• Exercise brief
Each line below needs to be printed again exactly.

• Exercise data
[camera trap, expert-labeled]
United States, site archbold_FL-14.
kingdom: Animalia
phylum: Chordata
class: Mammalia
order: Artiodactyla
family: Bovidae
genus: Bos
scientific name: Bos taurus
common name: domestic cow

• Response below
[camera trap, expert-labeled]
United States, site archbold_FL-14.
kingdom: Animalia
phylum: Chordata
class: Mammalia
order: Artiodactyla
family: Bovidae
genus: Bos
scientific name: Bos taurus
common name: domestic cow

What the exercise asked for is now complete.